Healthy Mouth Sounds- The Oral – Systemic Connection- Part 2
6.22.16 in General
So we think there may be a connection between oral health and systemic health. Well, what proof do we have of that? And by what mechanism does it occur?
Did you know that when we culture the bacterial organisms from plaques that cause heart attacks, we find that a high percentage of the bacteria originally came from the mouth? But what would the common thread be?
In a word…inflammation. It’s the new 2016 “buzz word”. Not because we want a new trend. It is because we now know some of the mechanisms of disease that we didn’t use to know.
Let me take you through the process of formation of a heart attack producing plaque, using the example of our own lipoproteins as the culprit. I know you are familiar with the measurements of blood lipids, in order to monitor cardiac risks. One of the entities we measure is low density lipoprotein, (LDL), also know as the “bad cholesterol.”
It is known as bad because it often is the lipid which, when attacked by free radicals, causes an inflammatory response. Though this is designed to happen that way in our bodies, that inflammatory response can cause damage. As LDL molecules get attacked by free radicals, our own white blood cells come to our rescue to clean up the mess. This inflammatory response takes place in the lining of our arteries, and eventually the pus, becomes fibrotic and scarred. Again, this is a normal response in our bodies. However, these fibrotic “plaques” begin to block the flow of blood, and when we add a blood clot “hanging up” on the blockage, we have the scenario for a heart attack.
☆ ☆ ☆ ☆ ☆ ☆ ☆
◆ REQUIRED TASKS
[a] Transcribe the oral-systemic health article starting at "Healthy Mouth Sounds- The" and ending at "common thread be?".
[b] Please pick up the oral-systemic health article after its last sentence and keep writing it.

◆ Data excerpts
☆ ☆ ☆ ☆ ☆ ☆ ☆
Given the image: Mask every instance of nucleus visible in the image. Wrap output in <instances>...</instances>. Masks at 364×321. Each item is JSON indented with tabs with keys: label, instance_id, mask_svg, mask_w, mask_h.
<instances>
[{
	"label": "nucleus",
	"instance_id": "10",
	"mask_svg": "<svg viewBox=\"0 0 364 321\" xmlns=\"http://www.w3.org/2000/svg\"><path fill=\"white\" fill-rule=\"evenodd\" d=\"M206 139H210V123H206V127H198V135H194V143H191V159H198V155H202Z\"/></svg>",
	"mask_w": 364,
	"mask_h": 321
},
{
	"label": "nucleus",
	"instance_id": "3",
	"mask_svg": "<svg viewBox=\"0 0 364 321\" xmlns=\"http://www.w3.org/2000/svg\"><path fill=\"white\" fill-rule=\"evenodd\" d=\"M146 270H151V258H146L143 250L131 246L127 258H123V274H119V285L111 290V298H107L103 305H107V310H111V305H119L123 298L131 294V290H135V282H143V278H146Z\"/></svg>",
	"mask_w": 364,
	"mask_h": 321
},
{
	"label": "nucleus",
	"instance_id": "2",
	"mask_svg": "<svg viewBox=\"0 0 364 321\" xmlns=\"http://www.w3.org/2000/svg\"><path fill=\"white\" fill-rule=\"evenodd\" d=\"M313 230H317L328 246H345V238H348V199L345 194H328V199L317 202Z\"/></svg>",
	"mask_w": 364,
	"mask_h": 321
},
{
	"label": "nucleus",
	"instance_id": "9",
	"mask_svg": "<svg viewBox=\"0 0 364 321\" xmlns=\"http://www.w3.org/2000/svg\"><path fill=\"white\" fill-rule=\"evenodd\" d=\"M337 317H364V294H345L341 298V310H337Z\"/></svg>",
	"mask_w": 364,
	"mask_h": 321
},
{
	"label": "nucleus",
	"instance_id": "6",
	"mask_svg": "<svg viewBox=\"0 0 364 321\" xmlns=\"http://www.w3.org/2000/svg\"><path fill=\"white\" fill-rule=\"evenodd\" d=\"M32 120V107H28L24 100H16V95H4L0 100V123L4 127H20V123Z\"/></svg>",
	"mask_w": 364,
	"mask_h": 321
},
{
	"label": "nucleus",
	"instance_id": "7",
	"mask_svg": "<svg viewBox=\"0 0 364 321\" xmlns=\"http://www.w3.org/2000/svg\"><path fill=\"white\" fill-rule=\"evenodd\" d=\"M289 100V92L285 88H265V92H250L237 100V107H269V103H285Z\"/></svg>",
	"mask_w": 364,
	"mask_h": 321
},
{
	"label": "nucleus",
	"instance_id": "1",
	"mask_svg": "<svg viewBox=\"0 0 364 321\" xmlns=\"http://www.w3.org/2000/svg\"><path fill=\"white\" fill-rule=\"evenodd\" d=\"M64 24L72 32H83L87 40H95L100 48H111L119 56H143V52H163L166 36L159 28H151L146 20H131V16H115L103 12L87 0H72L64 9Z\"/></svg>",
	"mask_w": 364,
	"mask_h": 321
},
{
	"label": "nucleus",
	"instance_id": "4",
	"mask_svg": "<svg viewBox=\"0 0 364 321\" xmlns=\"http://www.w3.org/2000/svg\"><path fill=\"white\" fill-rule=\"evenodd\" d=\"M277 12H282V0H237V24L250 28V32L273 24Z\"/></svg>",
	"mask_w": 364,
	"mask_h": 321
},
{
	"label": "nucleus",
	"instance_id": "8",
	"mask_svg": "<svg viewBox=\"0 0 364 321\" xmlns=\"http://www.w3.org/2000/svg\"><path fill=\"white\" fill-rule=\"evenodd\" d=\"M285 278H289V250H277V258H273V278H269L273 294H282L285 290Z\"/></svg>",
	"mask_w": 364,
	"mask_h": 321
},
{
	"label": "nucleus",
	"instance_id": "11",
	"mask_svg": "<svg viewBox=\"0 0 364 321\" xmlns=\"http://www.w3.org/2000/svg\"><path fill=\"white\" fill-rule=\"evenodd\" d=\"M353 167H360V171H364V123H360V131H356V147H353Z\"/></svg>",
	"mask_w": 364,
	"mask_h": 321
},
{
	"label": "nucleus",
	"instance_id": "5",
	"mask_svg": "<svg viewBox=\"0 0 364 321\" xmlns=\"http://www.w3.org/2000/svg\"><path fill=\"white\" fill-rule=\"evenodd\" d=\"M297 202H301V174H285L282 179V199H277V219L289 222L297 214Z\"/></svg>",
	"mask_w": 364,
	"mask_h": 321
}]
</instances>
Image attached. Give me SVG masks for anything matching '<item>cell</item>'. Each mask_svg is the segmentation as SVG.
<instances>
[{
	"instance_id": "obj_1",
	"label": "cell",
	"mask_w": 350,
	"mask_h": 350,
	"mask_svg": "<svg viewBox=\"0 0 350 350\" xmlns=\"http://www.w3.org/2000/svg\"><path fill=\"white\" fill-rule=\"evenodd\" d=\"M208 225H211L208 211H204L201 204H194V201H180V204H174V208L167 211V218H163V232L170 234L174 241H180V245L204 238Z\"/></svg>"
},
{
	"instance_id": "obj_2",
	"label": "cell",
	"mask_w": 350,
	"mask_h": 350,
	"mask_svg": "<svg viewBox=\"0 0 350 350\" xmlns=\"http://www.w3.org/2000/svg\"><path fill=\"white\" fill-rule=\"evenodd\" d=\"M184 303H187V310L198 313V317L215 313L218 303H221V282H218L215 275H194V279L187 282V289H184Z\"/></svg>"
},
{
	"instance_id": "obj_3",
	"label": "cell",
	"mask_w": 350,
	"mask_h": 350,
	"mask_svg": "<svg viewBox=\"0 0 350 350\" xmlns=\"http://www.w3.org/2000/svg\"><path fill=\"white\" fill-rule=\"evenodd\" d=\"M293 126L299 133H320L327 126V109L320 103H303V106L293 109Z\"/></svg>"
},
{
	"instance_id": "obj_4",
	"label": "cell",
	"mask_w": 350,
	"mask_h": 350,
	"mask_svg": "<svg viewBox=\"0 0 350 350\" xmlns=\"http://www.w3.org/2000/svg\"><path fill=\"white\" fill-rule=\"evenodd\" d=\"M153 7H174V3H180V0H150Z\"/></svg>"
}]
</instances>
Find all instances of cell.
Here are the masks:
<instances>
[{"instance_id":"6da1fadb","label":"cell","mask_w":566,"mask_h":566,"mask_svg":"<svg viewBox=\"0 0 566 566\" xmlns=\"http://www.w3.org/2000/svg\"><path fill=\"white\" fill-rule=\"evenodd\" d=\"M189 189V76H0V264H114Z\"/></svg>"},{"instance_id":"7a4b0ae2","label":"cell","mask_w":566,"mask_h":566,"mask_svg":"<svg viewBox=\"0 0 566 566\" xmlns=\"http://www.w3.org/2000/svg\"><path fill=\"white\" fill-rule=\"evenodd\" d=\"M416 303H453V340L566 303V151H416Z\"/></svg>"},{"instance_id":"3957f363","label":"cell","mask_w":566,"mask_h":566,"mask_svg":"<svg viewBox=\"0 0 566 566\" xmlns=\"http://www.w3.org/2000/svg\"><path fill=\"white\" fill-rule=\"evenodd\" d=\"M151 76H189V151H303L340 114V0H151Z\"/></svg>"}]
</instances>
☆ ☆ ☆ ☆ ☆ ☆ ☆
◆ ANSWERS BELOW
[a]
Healthy Mouth Sounds- The Oral – Systemic Connection- Part 2
6.22.16 in General
So we think there may be a connection between oral health and systemic health. Well, what proof do we have of that? And by what mechanism does it occur?
Did you know that when we culture the bacterial organisms from plaques that cause heart attacks, we find that a high percentage of the bacteria originally came from the mouth? But what would the common thread be?

[b]
So what, you may ask, does that have to do with oral health? The most common infectious disease known to man is dental caries. The most common cause of tooth loss in humans is periodontitis, or inflammation of the gums and bone. Both of these bacterial based disease processes cause a great deal of inflammation, and remember that we often culture organisms that live in the mouth, in our blood streams.
But how do mouth bacteria get to our heart? We have repeatedly been able to show an increase in bacteria in our blood, even after merely brushing our teeth. So, it is no stretch to conclude that the mouth bacteria we measure in coronary artery plaques, came from the mouth. Since we know that this process is an inflammatory one, the enemy to systemic health has become- inflammation. The Latin suffix meaning inflammation is, “itis.” So, anytime you hear a word ending in “itis”, know that inflammation is occurring.
Arthritis, bursitis, tendonitis, periodontitis, all tell us that inflammation is occurring at some anatomical location.